AUTHOR=del Pozo Victoria , Bobolea Irina , Rial Manuel J. , Espigol-Frigolé Georgina , Solans Laqué Roser , Hernández-Rivas Jesús María , Mora Elvira , Crespo-Lessmann Astrid , Izquierdo Alonso José Luis , Domínguez Sosa María Sandra , Maza-Solano Juan , Atienza-Mateo Belén , Bañas-Conejero David , Moure Abraham L. , Rúa-Figueroa Íñigo TITLE=Expert consensus on the use of systemic glucocorticoids for managing eosinophil-related diseases JOURNAL=Frontiers in Immunology VOLUME=14 YEAR=2024 URL=https://www.frontiersin.org/journals/immunology/articles/10.3389/fimmu.2023.1310211 DOI=10.3389/fimmu.2023.1310211 ISSN=1664-3224 ABSTRACT=

Eosinophil-related diseases represent a group of pathologic conditions with highly heterogeneous clinical presentation and symptoms ranging from mild to critical.
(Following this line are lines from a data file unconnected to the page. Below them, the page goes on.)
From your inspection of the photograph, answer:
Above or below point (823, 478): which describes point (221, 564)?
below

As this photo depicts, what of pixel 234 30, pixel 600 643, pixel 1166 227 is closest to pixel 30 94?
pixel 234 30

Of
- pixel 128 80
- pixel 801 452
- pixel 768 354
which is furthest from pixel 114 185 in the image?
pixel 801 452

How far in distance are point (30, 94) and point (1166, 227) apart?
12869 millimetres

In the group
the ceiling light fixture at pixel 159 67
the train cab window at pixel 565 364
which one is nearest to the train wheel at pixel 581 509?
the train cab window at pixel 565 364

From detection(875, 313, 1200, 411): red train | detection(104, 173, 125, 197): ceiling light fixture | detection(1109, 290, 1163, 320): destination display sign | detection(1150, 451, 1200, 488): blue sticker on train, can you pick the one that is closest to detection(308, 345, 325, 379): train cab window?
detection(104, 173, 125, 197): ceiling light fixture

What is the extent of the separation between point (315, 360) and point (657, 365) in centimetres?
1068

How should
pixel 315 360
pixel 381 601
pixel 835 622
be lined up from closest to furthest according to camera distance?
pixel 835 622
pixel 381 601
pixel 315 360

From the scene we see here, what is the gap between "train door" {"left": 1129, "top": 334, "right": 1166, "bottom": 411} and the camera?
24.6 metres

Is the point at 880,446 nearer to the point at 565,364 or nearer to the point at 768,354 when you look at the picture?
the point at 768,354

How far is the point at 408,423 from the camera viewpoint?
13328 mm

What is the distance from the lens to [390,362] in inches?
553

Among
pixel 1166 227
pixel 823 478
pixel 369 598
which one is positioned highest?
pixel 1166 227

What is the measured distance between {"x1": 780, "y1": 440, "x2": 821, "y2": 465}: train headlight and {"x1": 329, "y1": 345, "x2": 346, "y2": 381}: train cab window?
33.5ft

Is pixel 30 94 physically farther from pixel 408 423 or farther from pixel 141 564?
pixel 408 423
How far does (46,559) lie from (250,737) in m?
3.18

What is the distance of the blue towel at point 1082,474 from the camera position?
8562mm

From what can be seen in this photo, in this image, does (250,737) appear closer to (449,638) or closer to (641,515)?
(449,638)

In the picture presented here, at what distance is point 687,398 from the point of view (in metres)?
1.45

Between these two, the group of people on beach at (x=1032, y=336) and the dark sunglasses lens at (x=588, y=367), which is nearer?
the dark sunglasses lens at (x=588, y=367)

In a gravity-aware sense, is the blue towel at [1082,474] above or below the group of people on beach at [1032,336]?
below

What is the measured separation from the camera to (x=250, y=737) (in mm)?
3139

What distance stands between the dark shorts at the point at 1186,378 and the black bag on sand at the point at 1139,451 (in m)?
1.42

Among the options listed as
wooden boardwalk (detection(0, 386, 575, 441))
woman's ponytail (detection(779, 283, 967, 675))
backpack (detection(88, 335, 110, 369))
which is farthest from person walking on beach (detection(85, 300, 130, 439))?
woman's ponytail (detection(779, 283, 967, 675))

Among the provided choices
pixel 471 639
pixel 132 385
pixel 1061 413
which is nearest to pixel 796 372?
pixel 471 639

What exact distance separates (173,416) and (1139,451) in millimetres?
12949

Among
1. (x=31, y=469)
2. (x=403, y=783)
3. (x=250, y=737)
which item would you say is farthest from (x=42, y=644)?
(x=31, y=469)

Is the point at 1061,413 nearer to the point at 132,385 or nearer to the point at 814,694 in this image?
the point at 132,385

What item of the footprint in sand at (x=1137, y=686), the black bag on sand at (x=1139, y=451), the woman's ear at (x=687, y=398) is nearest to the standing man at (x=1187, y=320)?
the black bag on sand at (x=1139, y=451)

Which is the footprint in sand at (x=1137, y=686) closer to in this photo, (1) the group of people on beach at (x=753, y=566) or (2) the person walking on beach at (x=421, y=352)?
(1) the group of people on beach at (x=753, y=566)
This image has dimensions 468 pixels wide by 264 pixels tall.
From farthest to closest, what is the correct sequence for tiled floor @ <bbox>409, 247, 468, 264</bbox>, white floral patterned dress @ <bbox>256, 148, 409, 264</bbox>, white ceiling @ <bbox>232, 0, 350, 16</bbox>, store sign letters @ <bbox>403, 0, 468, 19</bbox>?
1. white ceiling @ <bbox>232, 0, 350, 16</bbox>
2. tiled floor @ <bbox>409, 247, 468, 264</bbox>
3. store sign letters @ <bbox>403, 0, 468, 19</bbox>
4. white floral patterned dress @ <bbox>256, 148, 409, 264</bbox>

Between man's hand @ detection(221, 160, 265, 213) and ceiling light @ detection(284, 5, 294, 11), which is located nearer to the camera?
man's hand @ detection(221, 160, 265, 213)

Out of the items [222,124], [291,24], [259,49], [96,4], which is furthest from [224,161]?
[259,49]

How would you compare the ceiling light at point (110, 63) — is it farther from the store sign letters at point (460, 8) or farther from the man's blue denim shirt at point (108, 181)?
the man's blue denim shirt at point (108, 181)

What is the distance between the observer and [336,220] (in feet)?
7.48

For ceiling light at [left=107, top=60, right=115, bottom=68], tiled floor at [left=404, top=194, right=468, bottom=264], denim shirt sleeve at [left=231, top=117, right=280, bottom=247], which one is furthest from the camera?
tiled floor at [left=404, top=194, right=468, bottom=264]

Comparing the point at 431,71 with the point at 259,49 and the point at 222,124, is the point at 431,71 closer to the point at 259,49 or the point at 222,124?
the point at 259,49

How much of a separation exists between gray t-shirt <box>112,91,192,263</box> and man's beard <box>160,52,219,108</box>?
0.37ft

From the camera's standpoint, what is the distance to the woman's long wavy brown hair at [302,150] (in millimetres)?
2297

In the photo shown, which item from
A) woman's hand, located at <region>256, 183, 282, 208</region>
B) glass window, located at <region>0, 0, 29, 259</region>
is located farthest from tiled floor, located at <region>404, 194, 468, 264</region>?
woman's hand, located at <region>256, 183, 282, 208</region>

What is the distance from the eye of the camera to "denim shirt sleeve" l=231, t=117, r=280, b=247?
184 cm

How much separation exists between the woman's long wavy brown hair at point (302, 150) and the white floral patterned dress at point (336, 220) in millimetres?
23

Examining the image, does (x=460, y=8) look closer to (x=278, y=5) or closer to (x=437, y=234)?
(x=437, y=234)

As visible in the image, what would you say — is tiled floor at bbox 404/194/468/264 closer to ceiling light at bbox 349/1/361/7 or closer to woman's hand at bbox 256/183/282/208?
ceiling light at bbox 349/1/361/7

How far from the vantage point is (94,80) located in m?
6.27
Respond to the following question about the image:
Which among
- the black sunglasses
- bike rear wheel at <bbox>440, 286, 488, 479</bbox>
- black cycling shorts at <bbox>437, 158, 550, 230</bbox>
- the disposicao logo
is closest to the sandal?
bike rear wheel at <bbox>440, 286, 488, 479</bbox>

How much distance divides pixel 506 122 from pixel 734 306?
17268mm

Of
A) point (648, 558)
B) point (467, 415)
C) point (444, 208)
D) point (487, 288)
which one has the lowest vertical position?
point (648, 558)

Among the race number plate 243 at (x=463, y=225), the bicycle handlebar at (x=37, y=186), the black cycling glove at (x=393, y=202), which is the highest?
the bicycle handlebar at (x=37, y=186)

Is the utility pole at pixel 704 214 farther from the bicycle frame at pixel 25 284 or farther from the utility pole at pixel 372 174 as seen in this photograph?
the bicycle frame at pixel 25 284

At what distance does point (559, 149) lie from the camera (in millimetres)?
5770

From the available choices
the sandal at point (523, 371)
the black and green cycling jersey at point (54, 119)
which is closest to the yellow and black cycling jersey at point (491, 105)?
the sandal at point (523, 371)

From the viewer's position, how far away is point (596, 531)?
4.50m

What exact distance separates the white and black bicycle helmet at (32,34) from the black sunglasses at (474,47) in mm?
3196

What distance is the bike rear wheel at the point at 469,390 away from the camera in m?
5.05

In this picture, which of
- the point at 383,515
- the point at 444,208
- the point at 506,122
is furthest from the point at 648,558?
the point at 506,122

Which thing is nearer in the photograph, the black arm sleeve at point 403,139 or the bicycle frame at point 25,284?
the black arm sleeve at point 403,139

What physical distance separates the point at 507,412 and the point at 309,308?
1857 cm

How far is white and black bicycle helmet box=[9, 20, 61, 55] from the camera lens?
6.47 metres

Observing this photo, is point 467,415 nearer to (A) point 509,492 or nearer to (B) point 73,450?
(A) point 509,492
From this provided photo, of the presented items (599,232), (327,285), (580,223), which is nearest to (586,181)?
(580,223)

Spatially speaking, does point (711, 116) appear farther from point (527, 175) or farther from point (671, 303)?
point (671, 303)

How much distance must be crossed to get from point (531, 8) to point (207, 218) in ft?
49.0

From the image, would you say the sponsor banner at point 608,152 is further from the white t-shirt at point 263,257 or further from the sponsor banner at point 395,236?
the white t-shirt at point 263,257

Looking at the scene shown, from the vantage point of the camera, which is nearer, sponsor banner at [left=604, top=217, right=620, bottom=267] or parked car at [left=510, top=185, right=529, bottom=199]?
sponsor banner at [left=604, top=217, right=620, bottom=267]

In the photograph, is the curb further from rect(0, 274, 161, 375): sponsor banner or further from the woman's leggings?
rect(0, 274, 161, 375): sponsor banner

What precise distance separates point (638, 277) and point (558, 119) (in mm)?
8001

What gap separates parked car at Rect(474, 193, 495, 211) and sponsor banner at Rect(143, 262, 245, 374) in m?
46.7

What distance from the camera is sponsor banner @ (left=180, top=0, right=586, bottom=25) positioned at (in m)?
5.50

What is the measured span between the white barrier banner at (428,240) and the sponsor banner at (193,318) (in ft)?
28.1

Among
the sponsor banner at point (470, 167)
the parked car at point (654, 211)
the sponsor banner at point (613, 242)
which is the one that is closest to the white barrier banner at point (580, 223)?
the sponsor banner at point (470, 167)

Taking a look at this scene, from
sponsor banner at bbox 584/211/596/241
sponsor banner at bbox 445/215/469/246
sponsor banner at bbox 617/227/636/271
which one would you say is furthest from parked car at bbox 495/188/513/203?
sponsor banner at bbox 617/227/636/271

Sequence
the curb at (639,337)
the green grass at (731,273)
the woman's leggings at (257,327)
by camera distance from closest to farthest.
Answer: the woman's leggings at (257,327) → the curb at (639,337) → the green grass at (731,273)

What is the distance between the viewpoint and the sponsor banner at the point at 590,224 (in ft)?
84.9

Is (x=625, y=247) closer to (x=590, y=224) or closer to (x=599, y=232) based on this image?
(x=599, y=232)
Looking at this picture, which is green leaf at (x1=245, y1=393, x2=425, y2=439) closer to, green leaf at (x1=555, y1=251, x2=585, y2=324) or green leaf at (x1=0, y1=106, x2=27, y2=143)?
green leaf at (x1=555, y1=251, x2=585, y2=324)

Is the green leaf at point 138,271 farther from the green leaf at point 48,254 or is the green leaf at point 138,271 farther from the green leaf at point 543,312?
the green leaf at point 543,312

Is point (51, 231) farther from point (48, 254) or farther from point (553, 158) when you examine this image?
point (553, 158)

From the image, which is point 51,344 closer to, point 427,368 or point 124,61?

Both systemic and localized forms of disease are typically treated with glucocorticoids. The approval of novel biologic therapies targeting the interleukin-5 pathway can help reduce the use of systemic glucocorticoids (SGC) in eosinophilic diseases and reduce the risk of SGC-related adverse effects (AEs). In this article, a panel of experts from different medical specialties reviewed current evidence on the use of SGC in two systemic eosinophilic diseases: Eosinophilic Granulomatosis with PolyAngiitis (EGPA) and HyperEosinophilic Syndrome (HES); and in two single-organ (respiratory) eosinophilic diseases: Chronic RhinoSinusitis with Nasal Polyps (CRSwNP) and Severe Asthma with Eosinophil Phenotype (SA-EP), and contrasted it with their experience in clinical practice. Using nominal group technique, they reached consensus on key aspects related to the dose and tapering of SGC as well as on the initiation of biologics as SGC-sparing agents. Early treatment with biologics could help prevent AEs associated with medium and long-term use of SGC.